As of December 2014, the average follow-up time was 65 ± 43.31 months (range, 3-185 months). The overall 5-year survival rate was 95.7%. The 5-year survival rates for tumors at different stages were 99.0% for stage I tumors, 50.0% for stage II tumors, and 60.0% for stage III tumors. The 5-year survival rates for tumors of different pathological grades were 100% for G1 tumors, 75% for G2 tumors, and 47.6% for G3 tumors. After the tumors were grouped according to the tumor diameter of 0-10 mm, 11-20 mm, or > 20 mm, there were significant differences (P < 0.001) in the prognosis between the groups. There were also significant differences in prognosis between different surgical procedures (P < 0.001). Lymph node metastasis was a prognostic factor (P < 0.001).

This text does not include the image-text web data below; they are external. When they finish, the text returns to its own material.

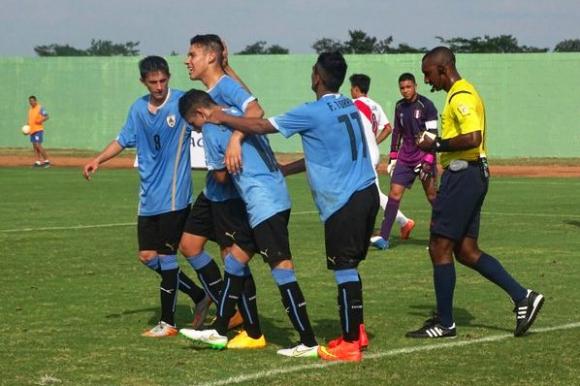 Los jugadores de la sub 15 festejan uno de los goles ante Perú. Foto: AUF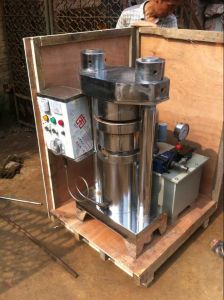 Qyz-410 Hydraulic Sesame Oil Press to Press All Kinds of Vegetable Seed, Sesame, Olive, Sunflower Seed, Peanut, Palm pictures & photos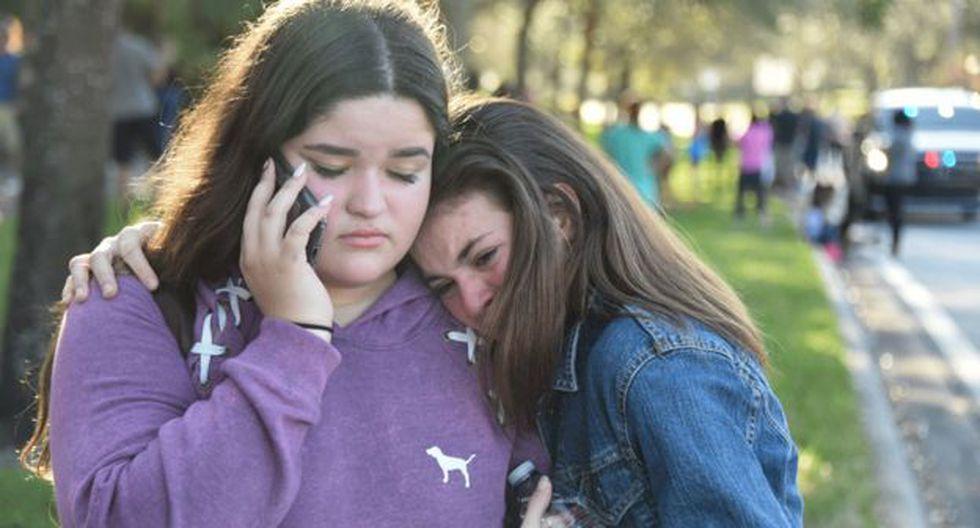 El trauma de los estudiantes que vivieron la matanza en la secundaria Stoneman Douglas de Parkland, Florida.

Univariate analysis showed that factors associated with prognosis of overall survival included TNM stage (P < 0.001), grade (P < 0.001), depth of invasion (P<0.001), tumor size (P < 0.001) (Figure 1), surgical approach (P < 0.001), and lymph node metastasis (P < 0.001). Multivariate analysis via Cox regression showed that the depth of invasion was an independent prognostic factor (P < 0.001; Table 1). The 133 cases with local excision were all G1-G2 grade lesions, and the lesion diameter was less than 2 cm. The 5-year survival rates of patients in the TRG and ECG groups were 98.4% and 100%, and there was no significant difference between the two groups (P = 0.452).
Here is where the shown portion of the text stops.